[Job]
Pick out and copy every line in the items below that contains the word "pixel". Case counts.

[Given records]
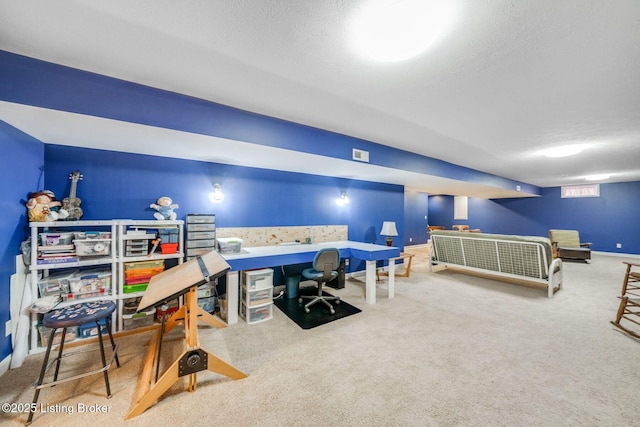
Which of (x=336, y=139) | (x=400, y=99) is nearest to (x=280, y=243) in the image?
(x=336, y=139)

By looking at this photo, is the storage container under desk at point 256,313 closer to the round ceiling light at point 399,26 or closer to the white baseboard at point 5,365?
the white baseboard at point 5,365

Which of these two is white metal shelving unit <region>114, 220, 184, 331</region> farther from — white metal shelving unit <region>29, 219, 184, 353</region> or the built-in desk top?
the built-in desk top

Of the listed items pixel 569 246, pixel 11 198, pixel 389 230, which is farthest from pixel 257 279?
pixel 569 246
==
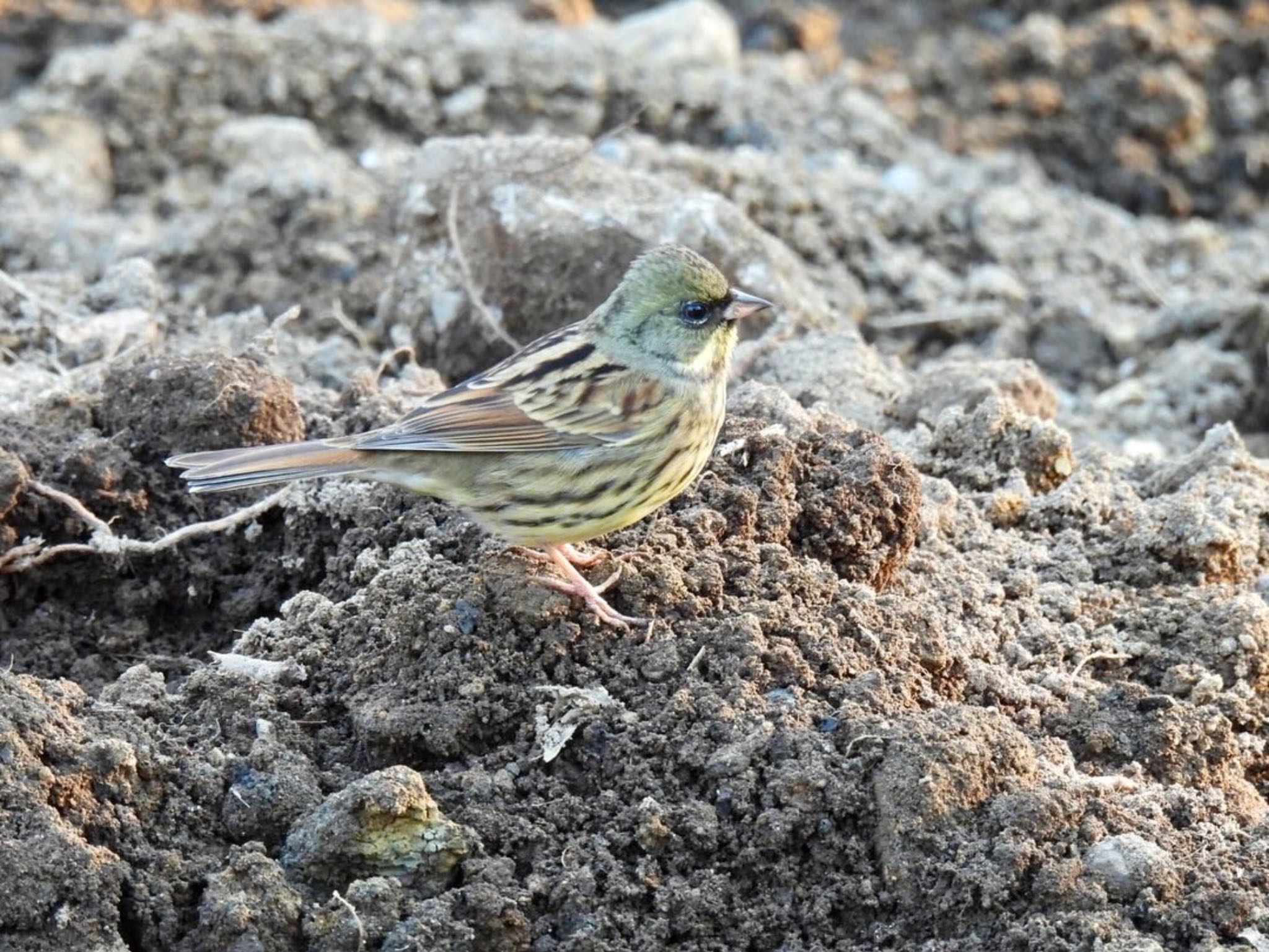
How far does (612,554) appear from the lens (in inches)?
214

[Complete response]
Of the listed items pixel 569 246, pixel 11 198, pixel 389 230, which is farthest from pixel 257 279?
pixel 569 246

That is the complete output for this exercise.